**Your goal**
Write out the full listing exactly as given, minus the images.

**Raw records**
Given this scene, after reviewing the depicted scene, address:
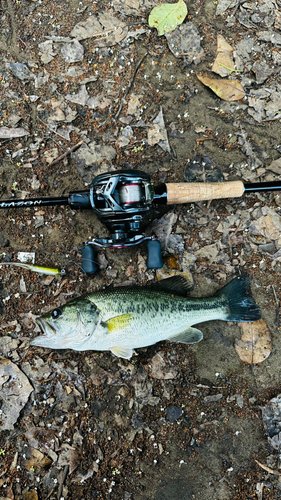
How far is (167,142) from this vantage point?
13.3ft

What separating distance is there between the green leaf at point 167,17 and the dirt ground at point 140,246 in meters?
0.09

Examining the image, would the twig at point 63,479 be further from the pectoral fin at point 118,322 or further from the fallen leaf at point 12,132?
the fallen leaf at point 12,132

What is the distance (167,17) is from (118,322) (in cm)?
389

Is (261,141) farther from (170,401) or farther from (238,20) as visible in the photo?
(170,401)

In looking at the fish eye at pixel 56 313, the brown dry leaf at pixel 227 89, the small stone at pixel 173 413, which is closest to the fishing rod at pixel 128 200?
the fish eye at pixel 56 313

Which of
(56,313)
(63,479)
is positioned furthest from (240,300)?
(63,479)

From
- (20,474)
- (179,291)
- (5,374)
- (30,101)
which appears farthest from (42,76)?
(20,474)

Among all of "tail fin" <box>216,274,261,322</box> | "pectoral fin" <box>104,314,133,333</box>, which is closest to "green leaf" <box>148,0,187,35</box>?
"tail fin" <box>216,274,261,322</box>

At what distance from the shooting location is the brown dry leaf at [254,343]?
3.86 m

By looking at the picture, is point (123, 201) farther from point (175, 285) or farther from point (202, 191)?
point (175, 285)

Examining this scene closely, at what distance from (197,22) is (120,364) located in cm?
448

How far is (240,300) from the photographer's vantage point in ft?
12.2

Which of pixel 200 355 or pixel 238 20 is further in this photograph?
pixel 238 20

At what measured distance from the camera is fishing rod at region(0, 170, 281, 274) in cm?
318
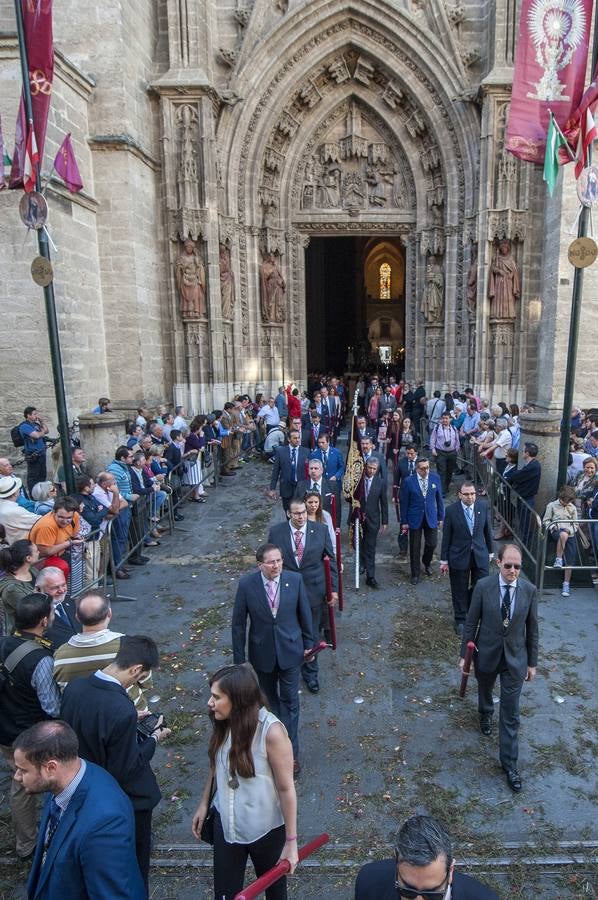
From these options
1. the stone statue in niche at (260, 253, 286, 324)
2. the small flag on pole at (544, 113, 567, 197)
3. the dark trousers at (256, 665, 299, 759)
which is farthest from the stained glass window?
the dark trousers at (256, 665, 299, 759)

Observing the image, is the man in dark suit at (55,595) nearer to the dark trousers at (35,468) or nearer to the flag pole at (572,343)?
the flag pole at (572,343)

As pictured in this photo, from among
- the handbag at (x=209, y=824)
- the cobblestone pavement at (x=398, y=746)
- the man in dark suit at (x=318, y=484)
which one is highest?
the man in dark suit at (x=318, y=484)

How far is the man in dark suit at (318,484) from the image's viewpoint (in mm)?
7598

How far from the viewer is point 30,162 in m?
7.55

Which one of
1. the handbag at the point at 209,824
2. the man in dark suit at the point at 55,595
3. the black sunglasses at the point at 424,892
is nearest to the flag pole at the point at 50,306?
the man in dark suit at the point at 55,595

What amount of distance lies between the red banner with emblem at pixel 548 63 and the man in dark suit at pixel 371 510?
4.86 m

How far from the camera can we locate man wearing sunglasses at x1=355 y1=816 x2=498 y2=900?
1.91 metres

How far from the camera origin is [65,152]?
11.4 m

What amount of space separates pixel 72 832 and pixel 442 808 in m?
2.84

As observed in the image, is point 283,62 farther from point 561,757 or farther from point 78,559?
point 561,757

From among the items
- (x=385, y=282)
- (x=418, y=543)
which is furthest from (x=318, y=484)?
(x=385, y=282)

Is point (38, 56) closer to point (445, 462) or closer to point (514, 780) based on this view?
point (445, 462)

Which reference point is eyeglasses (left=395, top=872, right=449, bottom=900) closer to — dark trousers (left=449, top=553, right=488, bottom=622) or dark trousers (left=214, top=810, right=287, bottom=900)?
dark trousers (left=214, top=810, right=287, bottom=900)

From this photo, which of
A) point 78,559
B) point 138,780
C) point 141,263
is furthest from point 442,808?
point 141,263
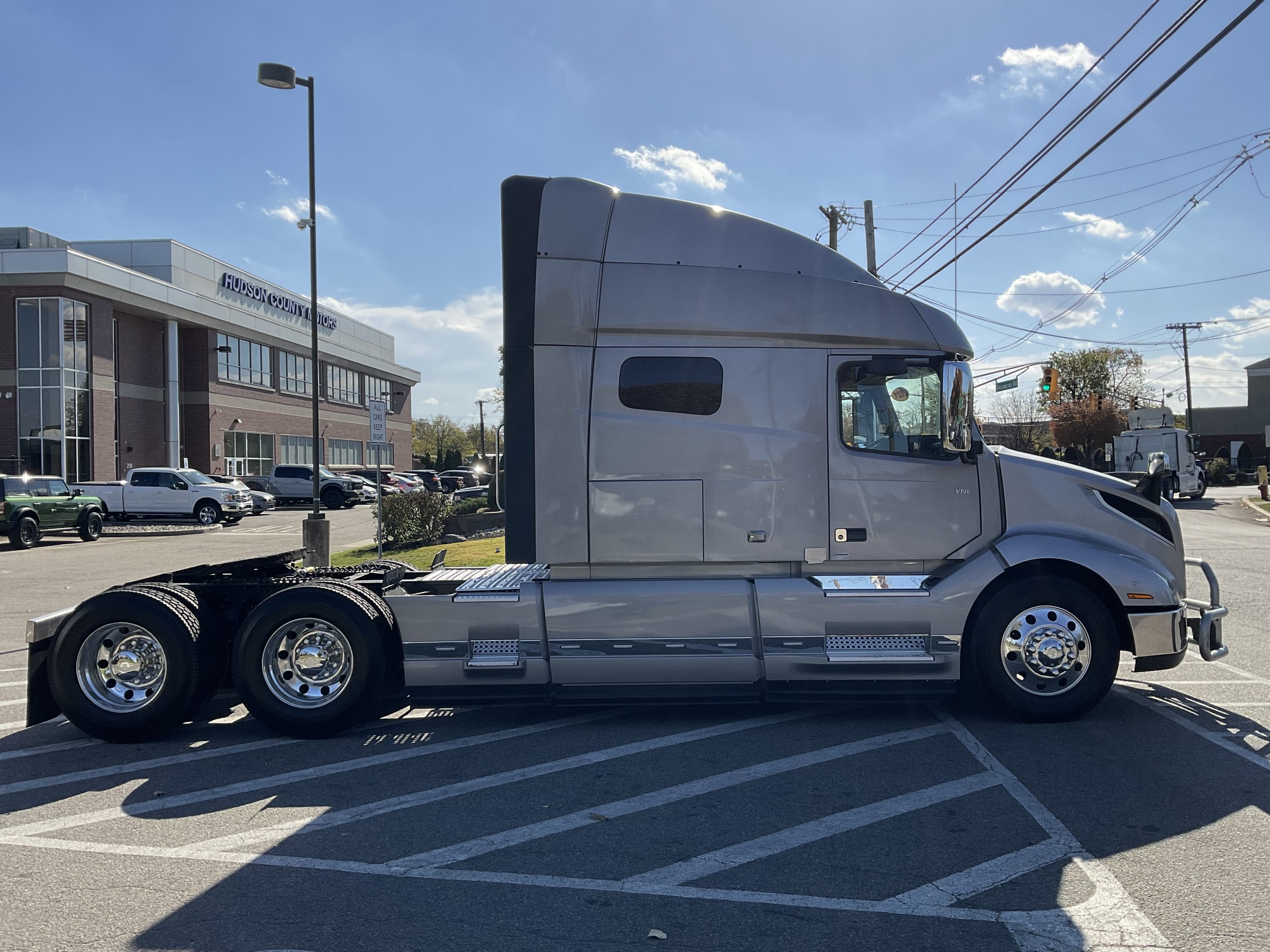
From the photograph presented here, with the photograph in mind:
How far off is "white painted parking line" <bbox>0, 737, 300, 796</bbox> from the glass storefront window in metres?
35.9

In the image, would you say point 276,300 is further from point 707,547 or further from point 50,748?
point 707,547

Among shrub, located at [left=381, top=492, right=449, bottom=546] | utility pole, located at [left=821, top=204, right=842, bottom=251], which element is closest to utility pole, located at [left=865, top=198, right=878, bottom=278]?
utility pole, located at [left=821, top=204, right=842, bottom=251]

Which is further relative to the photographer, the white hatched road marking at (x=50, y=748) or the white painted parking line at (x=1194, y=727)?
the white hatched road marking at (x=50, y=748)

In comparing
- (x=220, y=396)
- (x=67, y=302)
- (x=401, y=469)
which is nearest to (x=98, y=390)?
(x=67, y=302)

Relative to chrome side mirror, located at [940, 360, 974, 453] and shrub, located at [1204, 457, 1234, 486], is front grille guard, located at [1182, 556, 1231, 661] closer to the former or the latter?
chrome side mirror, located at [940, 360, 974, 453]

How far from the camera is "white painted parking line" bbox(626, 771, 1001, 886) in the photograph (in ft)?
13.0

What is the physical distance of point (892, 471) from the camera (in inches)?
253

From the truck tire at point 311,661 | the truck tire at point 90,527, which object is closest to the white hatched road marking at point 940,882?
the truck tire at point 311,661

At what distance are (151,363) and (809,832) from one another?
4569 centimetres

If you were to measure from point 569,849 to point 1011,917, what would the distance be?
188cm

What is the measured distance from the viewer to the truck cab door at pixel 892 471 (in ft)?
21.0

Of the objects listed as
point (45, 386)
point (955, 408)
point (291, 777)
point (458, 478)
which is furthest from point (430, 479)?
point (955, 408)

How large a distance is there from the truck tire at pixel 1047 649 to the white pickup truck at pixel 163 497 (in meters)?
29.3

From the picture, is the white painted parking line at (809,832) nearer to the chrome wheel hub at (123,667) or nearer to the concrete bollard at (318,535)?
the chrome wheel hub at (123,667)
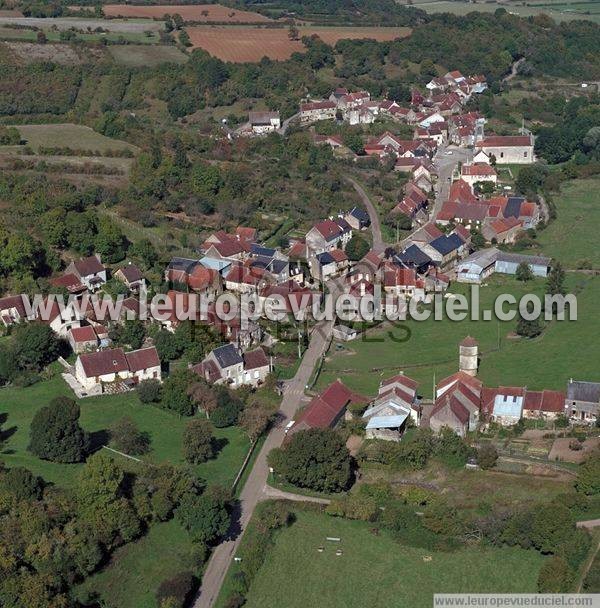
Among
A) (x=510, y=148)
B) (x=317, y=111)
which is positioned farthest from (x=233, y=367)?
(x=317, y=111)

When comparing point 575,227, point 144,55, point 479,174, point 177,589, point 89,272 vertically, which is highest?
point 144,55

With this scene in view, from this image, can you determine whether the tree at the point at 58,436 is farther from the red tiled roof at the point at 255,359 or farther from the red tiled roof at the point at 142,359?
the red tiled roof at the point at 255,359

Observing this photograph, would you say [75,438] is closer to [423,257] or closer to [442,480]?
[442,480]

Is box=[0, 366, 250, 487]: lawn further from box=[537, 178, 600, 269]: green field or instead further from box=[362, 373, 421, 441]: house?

**Task solution**
Given this scene, after reviewing the depicted scene, address:
How far is (167,142) from this vantage point?
13.3ft

What separating distance is there between the green leaf at point 167,17 and the dirt ground at point 140,246 in meters?
0.09

Examining the image, would the twig at point 63,479 be further from the pectoral fin at point 118,322 or further from the fallen leaf at point 12,132?
the fallen leaf at point 12,132

What is the distance (167,17) is from (118,322) (in cm)?
389

Is (261,141) farther from (170,401) or farther from (238,20) as visible in the photo?
(170,401)

In looking at the fish eye at pixel 56 313, the brown dry leaf at pixel 227 89, the small stone at pixel 173 413, which is closest to the fishing rod at pixel 128 200?
the fish eye at pixel 56 313

Which of
(56,313)
(63,479)
is positioned furthest from (240,300)?
(63,479)

From
- (20,474)
- (179,291)
- (5,374)
- (30,101)
which appears farthest from (42,76)?
(20,474)

Among all of "tail fin" <box>216,274,261,322</box> | "pectoral fin" <box>104,314,133,333</box>, which is closest to "green leaf" <box>148,0,187,35</box>?
"tail fin" <box>216,274,261,322</box>

At what distance from the shooting location is the brown dry leaf at [254,343]?
3.86 m

By looking at the picture, is point (123, 201) farther from point (175, 285) or farther from point (202, 191)?
point (175, 285)

Examining this scene closely, at what distance from (197,22) is (120,364) located in cm?
448

How far is (240,300) from the photographer's vantage point in ft?
12.2

Which of pixel 200 355 or pixel 238 20 is further in this photograph?
pixel 238 20

At what measured distance from the camera is fishing rod at region(0, 170, 281, 274) in cm?
318
From these options
1. the stone statue in niche at (260, 253, 286, 324)
2. the small flag on pole at (544, 113, 567, 197)
3. the dark trousers at (256, 665, 299, 759)
which is farthest from the stained glass window?
the dark trousers at (256, 665, 299, 759)

Observing the image, is the man in dark suit at (55,595) nearer to the dark trousers at (35,468) or nearer to the flag pole at (572,343)?
the flag pole at (572,343)

As pictured in this photo, from among
- the handbag at (x=209, y=824)
- the cobblestone pavement at (x=398, y=746)
- the man in dark suit at (x=318, y=484)
which one is highest?
the man in dark suit at (x=318, y=484)

How far is the man in dark suit at (318,484) from the image's viewpoint (in mm)?
7598

How far from the viewer is point 30,162 in m?
7.55

Which one of
1. the handbag at the point at 209,824
2. the man in dark suit at the point at 55,595
3. the black sunglasses at the point at 424,892
is nearest to the flag pole at the point at 50,306?
the man in dark suit at the point at 55,595

What amount of distance lies between the red banner with emblem at pixel 548 63 and the man in dark suit at pixel 371 510?
4.86 m

How far from the camera can we locate man wearing sunglasses at x1=355 y1=816 x2=498 y2=900?
1.91 metres

How far from the camera origin is [65,152]?
11.4 m

What amount of space separates pixel 72 832 and pixel 442 808 in m?
2.84

As observed in the image, is point 283,62 farther from point 561,757 or farther from point 78,559?
point 561,757

From among the items
- (x=385, y=282)
- (x=418, y=543)
which is furthest from (x=318, y=484)?
(x=385, y=282)

Is point (38, 56) closer to point (445, 462) or closer to point (514, 780) based on this view?
point (445, 462)

Which reference point is eyeglasses (left=395, top=872, right=449, bottom=900) closer to — dark trousers (left=449, top=553, right=488, bottom=622) or dark trousers (left=214, top=810, right=287, bottom=900)?
dark trousers (left=214, top=810, right=287, bottom=900)

From this photo, which of
A) point 78,559
B) point 138,780
C) point 141,263
is furthest from point 442,808?
point 141,263
From the photograph presented here, with the photograph in mind:
How far off is "white painted parking line" <bbox>0, 737, 300, 796</bbox> from the glass storefront window in metres?
35.9

In the image, would you say point 276,300 is further from point 707,547 or further from point 50,748?
point 707,547

Among shrub, located at [left=381, top=492, right=449, bottom=546] | utility pole, located at [left=821, top=204, right=842, bottom=251], which element is closest to utility pole, located at [left=865, top=198, right=878, bottom=278]?
utility pole, located at [left=821, top=204, right=842, bottom=251]

Which is further relative to the photographer, the white hatched road marking at (x=50, y=748) or the white painted parking line at (x=1194, y=727)?
the white hatched road marking at (x=50, y=748)

In comparing
- (x=220, y=396)
- (x=67, y=302)
- (x=401, y=469)
which is nearest to (x=98, y=390)?
(x=67, y=302)

Relative to chrome side mirror, located at [940, 360, 974, 453] and shrub, located at [1204, 457, 1234, 486], is front grille guard, located at [1182, 556, 1231, 661] closer to the former or the latter?
chrome side mirror, located at [940, 360, 974, 453]

How far from the camera is "white painted parking line" bbox(626, 771, 1001, 886) in the photograph (in ft)?
13.0

What is the physical distance of point (892, 471) from the camera (in inches)?
253

From the truck tire at point 311,661 | the truck tire at point 90,527, which object is closest to the white hatched road marking at point 940,882?
the truck tire at point 311,661

At what distance are (151,363) and (809,832) from one another?
4569 centimetres

If you were to measure from point 569,849 to point 1011,917, what would the distance be?
188cm

What is the measured distance from the viewer to the truck cab door at pixel 892 471 (in ft)?
21.0

Of the objects listed as
point (45, 386)
point (955, 408)
point (291, 777)
point (458, 478)
which is furthest from point (430, 479)?
point (955, 408)

How large a distance is there from the truck tire at pixel 1047 649 to the white pickup truck at pixel 163 497 (in meters)?
29.3

From the picture, is the white painted parking line at (809,832) nearer to the chrome wheel hub at (123,667) or nearer to the concrete bollard at (318,535)?
the chrome wheel hub at (123,667)
Among
A) (x=510, y=148)
B) (x=317, y=111)
which is positioned farthest from (x=233, y=367)?
(x=317, y=111)

When comparing point 575,227, point 144,55, point 479,174, point 177,589, point 89,272 vertically, which is highest?
point 144,55

With this scene in view, from this image, can you determine whether the tree at the point at 58,436 is farther from the red tiled roof at the point at 255,359 or farther from the red tiled roof at the point at 142,359?
the red tiled roof at the point at 255,359

Observing this photograph, would you say [75,438] is closer to [423,257] or closer to [442,480]?
[442,480]

Is box=[0, 366, 250, 487]: lawn further from box=[537, 178, 600, 269]: green field or instead further from box=[362, 373, 421, 441]: house?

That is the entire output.